- Australia / Sri Lanka
- Dates: 15 – 22 February 2017
- Captains: Aaron Finch / Upul Tharanga

Twenty20 International series
- Results: Sri Lanka won the 3-match series 2–1
- Most runs: Michael Klinger (143) / Asela Gunaratne (140)
- Most wickets: James Faulkner Adam Zampa (5) / Lasith Malinga (6)
- Player of the series: Asela Gunaratne (SL)

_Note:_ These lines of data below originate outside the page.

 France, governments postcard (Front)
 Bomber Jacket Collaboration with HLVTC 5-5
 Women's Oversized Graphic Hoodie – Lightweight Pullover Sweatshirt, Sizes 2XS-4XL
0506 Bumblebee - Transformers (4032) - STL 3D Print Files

= Sri Lankan cricket team in Australia in 2016–17 =

International cricket tour

The Sri Lanka cricket team toured Australia in February 2017 to play three Twenty20 International (T20Is) matches. Cricket Australia confirmed the venues in August 2016 with the tour starting in Melbourne, before heading to the first-ever international cricket match to be held at Kardinia Park, Geelong with the final T20 to be held at Adelaide Oval. With both Steve Smith and David Warner unavailable due to the scheduling of the series against India, Aaron Finch was named as Australia's captain for the series. Sri Lanka's T20I captain Angelo Mathews was unavailable for the tour, after suffering a hamstring injury during the second T20I against South Africa in January 2017.

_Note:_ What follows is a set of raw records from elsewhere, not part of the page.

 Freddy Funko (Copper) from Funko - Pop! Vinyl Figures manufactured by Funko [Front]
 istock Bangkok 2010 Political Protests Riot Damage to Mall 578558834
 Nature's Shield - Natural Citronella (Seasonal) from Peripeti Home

Ahead of the T20I series, there was a twenty-over tour match between Prime Minister's XI and Sri Lanka. Adam Voges captained the Prime Minister's XI side in his last international match before he retired. In the T20I series, Sri Lanka won the three-match T20I series 2–1.

==Squads==

| Australia | Sri Lanka |
|---|---|
| Aaron Finch (c); Pat Cummins; Ben Dunk; James Faulkner; Travis Head; Moisés Henriques; Michael Klinger; Chris Lynn; Tim Paine (wk); Jhye Richardson; Billy Stanlake; Ashton Turner; Andrew Tye; Adam Zampa; | Upul Tharanga (c); Niroshan Dickwella (wk); Asela Gunaratne; Chamara Kapugedara; Nuwan Kulasekara; Lasith Malinga; Kusal Mendis; Dilshan Munaweera; Sachith Pathirana; Seekkuge Prasanna; Lakshan Sandakan; Vikum Sanjaya; Dasun Shanaka; Milinda Siriwardana; Isuru Udana; |

Australia's Chris Lynn was injured prior to the series and was replaced by Ben Dunk.